If you’re ever worried about what observations your joins will match, start with a semi_join() or anti_join(). semi_join() and anti_join() never duplicate; they only ever remove observations.

df1 <- data_frame(x = c(1, 1, 3, 4), y = 1:4)
df2 <- data_frame(x = c(1, 1, 2), z = c("a", "b", "a"))

# Four rows to start with:
df1 %>% nrow()
#> [1] 4
# And we get four rows after the join
df1 %>% inner_join(df2, by = "x") %>% nrow()
#> [1] 4
# But only two rows actually match
df1 %>% semi_join(df2, by = "x") %>% nrow()
#> [1] 2

Set operations

The final type of two-table verbs are the set operation. These expect the x and y inputs to have the same variables, and treat the observations like sets.

intersect(x, y): return only rows in both x and y
union(x, y): return unique rows in x and y
setdiff(x, y): return rows in x, but not in y.

Here they are in action with some simple inputs:

df1 <- data_frame(x = 1:2, y = c(1L, 1L))
df1
#> Source: local data frame [2 x 2]
#> 
#>   x y
#> 1 1 1
#> 2 2 1
df2 <- data_frame(x = 1:2, y = 1:2)
====
Requirements:
1. Reproduce the passage on dplyr joins word for word, starting with "intersect(x, y): return" and going on through "y = c(1L, 1L))".
2. According to the passage on dplyr joins, what do semi_join() and anti_join() never do to observations?
The entries after this point are separate from the passage on dplyr joins.

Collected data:
====
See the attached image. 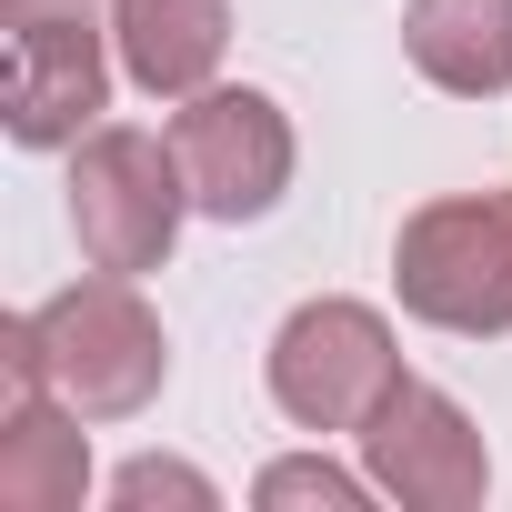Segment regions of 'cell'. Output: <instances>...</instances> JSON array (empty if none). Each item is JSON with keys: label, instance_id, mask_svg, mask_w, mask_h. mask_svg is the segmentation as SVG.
Listing matches in <instances>:
<instances>
[{"label": "cell", "instance_id": "obj_1", "mask_svg": "<svg viewBox=\"0 0 512 512\" xmlns=\"http://www.w3.org/2000/svg\"><path fill=\"white\" fill-rule=\"evenodd\" d=\"M161 372H171V342H161L151 302L131 292V272L71 282L61 302H41L0 332V382H51L81 422L141 412L161 392Z\"/></svg>", "mask_w": 512, "mask_h": 512}, {"label": "cell", "instance_id": "obj_2", "mask_svg": "<svg viewBox=\"0 0 512 512\" xmlns=\"http://www.w3.org/2000/svg\"><path fill=\"white\" fill-rule=\"evenodd\" d=\"M392 282L402 312L462 342L512 332V191H452L402 221L392 241Z\"/></svg>", "mask_w": 512, "mask_h": 512}, {"label": "cell", "instance_id": "obj_3", "mask_svg": "<svg viewBox=\"0 0 512 512\" xmlns=\"http://www.w3.org/2000/svg\"><path fill=\"white\" fill-rule=\"evenodd\" d=\"M191 211V181H181V151L151 141V131H91L81 161H71V231L91 251V272H151L171 231Z\"/></svg>", "mask_w": 512, "mask_h": 512}, {"label": "cell", "instance_id": "obj_4", "mask_svg": "<svg viewBox=\"0 0 512 512\" xmlns=\"http://www.w3.org/2000/svg\"><path fill=\"white\" fill-rule=\"evenodd\" d=\"M392 382H402V352L372 302H302L272 342V402L302 432H362Z\"/></svg>", "mask_w": 512, "mask_h": 512}, {"label": "cell", "instance_id": "obj_5", "mask_svg": "<svg viewBox=\"0 0 512 512\" xmlns=\"http://www.w3.org/2000/svg\"><path fill=\"white\" fill-rule=\"evenodd\" d=\"M362 472H372V492H392L412 512H472L482 482H492V452H482V432L452 392L402 372L362 422Z\"/></svg>", "mask_w": 512, "mask_h": 512}, {"label": "cell", "instance_id": "obj_6", "mask_svg": "<svg viewBox=\"0 0 512 512\" xmlns=\"http://www.w3.org/2000/svg\"><path fill=\"white\" fill-rule=\"evenodd\" d=\"M171 151H181L191 211L211 221H262L292 191V121L262 91H191L171 121Z\"/></svg>", "mask_w": 512, "mask_h": 512}, {"label": "cell", "instance_id": "obj_7", "mask_svg": "<svg viewBox=\"0 0 512 512\" xmlns=\"http://www.w3.org/2000/svg\"><path fill=\"white\" fill-rule=\"evenodd\" d=\"M101 101H111V61H101L91 11H71V21H21V31H11V141H31V151L81 141Z\"/></svg>", "mask_w": 512, "mask_h": 512}, {"label": "cell", "instance_id": "obj_8", "mask_svg": "<svg viewBox=\"0 0 512 512\" xmlns=\"http://www.w3.org/2000/svg\"><path fill=\"white\" fill-rule=\"evenodd\" d=\"M81 492H91L81 412L51 382H11V402H0V512H81Z\"/></svg>", "mask_w": 512, "mask_h": 512}, {"label": "cell", "instance_id": "obj_9", "mask_svg": "<svg viewBox=\"0 0 512 512\" xmlns=\"http://www.w3.org/2000/svg\"><path fill=\"white\" fill-rule=\"evenodd\" d=\"M111 41H121V71L151 101H191V91H211V71L231 51V11L221 0H121Z\"/></svg>", "mask_w": 512, "mask_h": 512}, {"label": "cell", "instance_id": "obj_10", "mask_svg": "<svg viewBox=\"0 0 512 512\" xmlns=\"http://www.w3.org/2000/svg\"><path fill=\"white\" fill-rule=\"evenodd\" d=\"M402 51L432 91L492 101V91H512V0H412Z\"/></svg>", "mask_w": 512, "mask_h": 512}, {"label": "cell", "instance_id": "obj_11", "mask_svg": "<svg viewBox=\"0 0 512 512\" xmlns=\"http://www.w3.org/2000/svg\"><path fill=\"white\" fill-rule=\"evenodd\" d=\"M362 492H372V472H342V462H322V452L262 472V512H312V502H322V512H362Z\"/></svg>", "mask_w": 512, "mask_h": 512}, {"label": "cell", "instance_id": "obj_12", "mask_svg": "<svg viewBox=\"0 0 512 512\" xmlns=\"http://www.w3.org/2000/svg\"><path fill=\"white\" fill-rule=\"evenodd\" d=\"M111 502H121V512H151V502H181V512H211V482H201L191 462H131V472L111 482Z\"/></svg>", "mask_w": 512, "mask_h": 512}, {"label": "cell", "instance_id": "obj_13", "mask_svg": "<svg viewBox=\"0 0 512 512\" xmlns=\"http://www.w3.org/2000/svg\"><path fill=\"white\" fill-rule=\"evenodd\" d=\"M71 11H91V0H0V21H11V31H21V21H71Z\"/></svg>", "mask_w": 512, "mask_h": 512}]
</instances>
====
Per-task answers:
1.
intersect(x, y): return only rows in both x and y
union(x, y): return unique rows in x and y
setdiff(x, y): return rows in x, but not in y.

Here they are in action with some simple inputs:

df1 <- data_frame(x = 1:2, y = c(1L, 1L))

2. They never duplicate them; they only ever remove observations.